◆ TASK GOAL ◆
Return the lines of the material below exactly, beginning with the line that has "Pseiimodifse: Goda Electric" in it and finishing with the line that has "The Story of" in it. Leave all pictures aside.

◆ THE INPUT ◆
──────

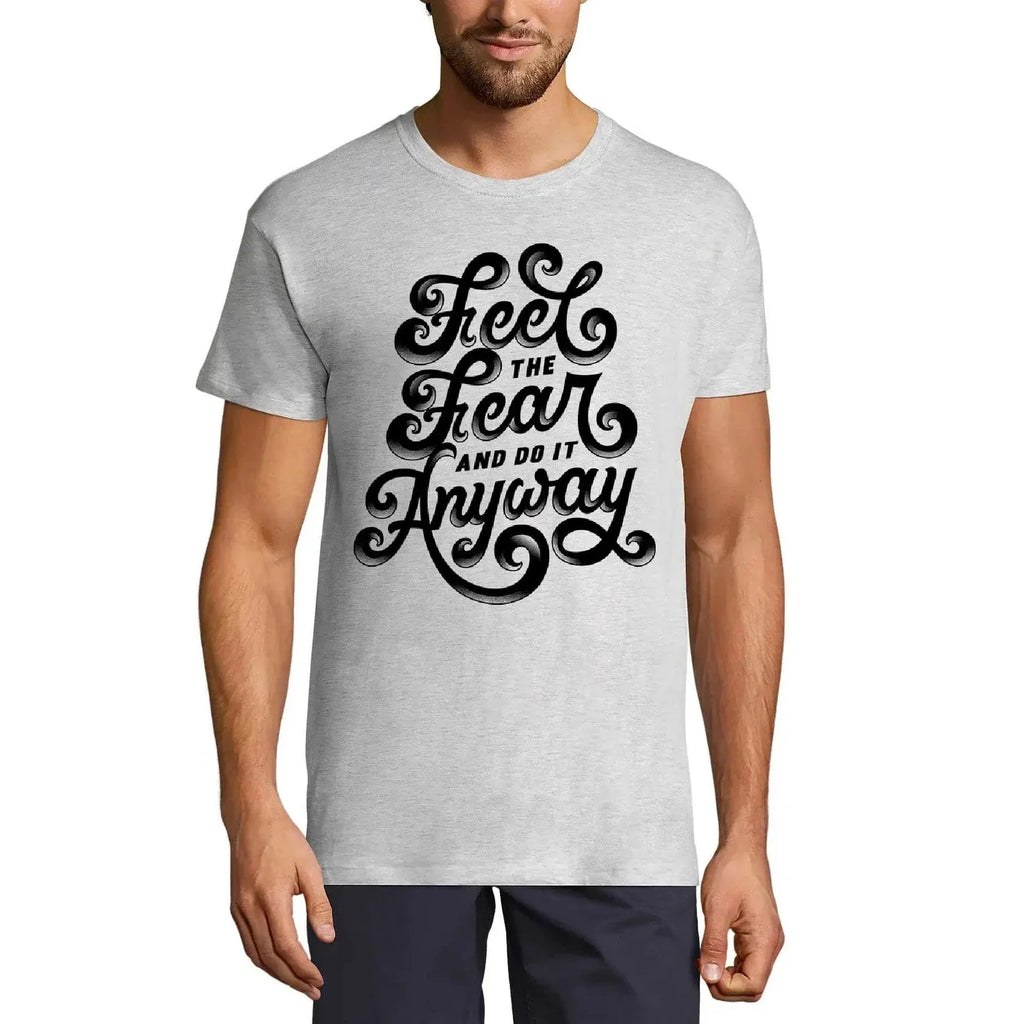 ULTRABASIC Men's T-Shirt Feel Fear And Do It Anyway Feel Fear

──────

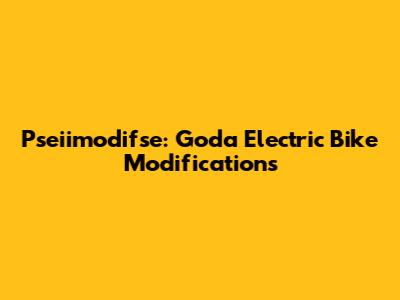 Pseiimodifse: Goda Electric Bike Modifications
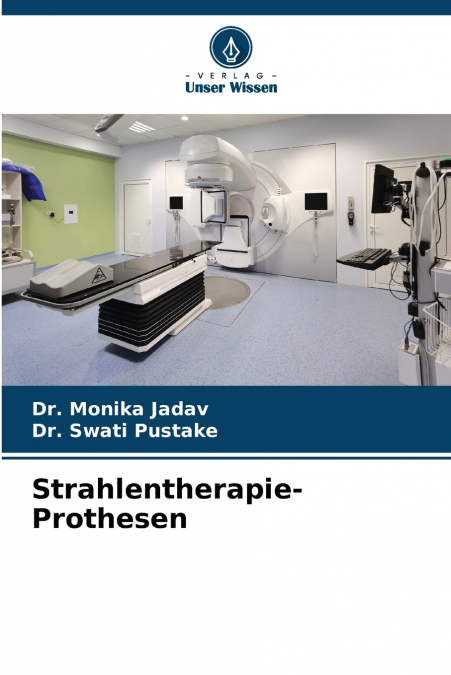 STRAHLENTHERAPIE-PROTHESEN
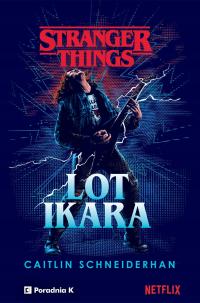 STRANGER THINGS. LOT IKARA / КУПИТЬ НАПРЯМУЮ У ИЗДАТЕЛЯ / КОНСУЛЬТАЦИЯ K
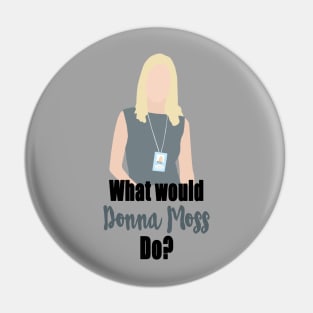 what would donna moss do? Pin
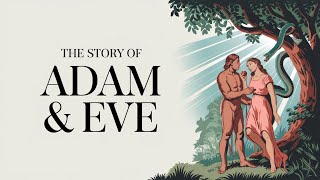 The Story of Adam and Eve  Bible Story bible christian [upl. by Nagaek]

──────

◆ RESPONSE TO THIS EXERCISE ◆
 Pseiimodifse: Goda Electric Bike Modifications
 STRAHLENTHERAPIE-PROTHESEN
 STRANGER THINGS. LOT IKARA / КУПИТЬ НАПРЯМУЮ У ИЗДАТЕЛЯ / КОНСУЛЬТАЦИЯ K
 what would donna moss do? Pin
 The Story of Adam and Eve  Bible Story bible christian [upl. by Nagaek]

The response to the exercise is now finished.